Position the animal on it’s back and make all your cuts first to insure symmetry. For rugs or frontal life-size cuts see sketch 3 and 4.

Cut from 2 inches below the chin straight down through the anus and up the center of the tail for a rug or flat tanned hide. For a life-size, detour your cut around the genitals and anus.

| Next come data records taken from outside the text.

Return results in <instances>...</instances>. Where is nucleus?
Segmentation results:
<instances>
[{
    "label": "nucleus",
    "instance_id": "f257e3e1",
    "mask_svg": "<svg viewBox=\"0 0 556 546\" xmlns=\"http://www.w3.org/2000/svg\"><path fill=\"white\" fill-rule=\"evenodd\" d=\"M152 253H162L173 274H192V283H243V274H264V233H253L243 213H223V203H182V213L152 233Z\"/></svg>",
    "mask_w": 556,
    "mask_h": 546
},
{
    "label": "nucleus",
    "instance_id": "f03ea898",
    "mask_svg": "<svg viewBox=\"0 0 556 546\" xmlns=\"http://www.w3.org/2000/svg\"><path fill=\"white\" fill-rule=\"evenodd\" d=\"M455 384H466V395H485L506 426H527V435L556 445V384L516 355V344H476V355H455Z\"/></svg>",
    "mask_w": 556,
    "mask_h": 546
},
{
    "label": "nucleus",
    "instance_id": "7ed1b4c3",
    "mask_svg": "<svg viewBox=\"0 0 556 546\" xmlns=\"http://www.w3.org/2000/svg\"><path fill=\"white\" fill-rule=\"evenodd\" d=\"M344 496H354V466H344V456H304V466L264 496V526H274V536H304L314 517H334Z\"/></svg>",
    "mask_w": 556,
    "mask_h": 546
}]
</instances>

Starting at the pad or hoof, cut toward the center of the animal and straight across. The feet can be detached at the ankle and we will skin them or cut around the pads and lay them open to skin the feet to the base of the claws. Detach the skull at the atlas vertebrae which attaches to the base of the skull. When shipping frozen, leave the feet and skull in. Always remove all meat from the skin and salt the skin side. Drain, after 1 to 2 hours re-salt. In extremely warm weather, skin the head out per caping instructions (see optional G, H & I) and skin feet and salt all skin areas. Regardless of whether you salt the cape or hide or not, always freeze before shipping. See shipping instructions.


OPTIONAL LIFE SIZE CUT SKETCH 4
                      

On lifesize animals a back or dorsal cut can be advantageous so that the stitches don't show in short hair areas. (ie belly & armpit)

Tube the front legs but split from the elbow to the pad. Cut around the pads splitting the hairline.

On antlered or horned animals do a "Y" cut.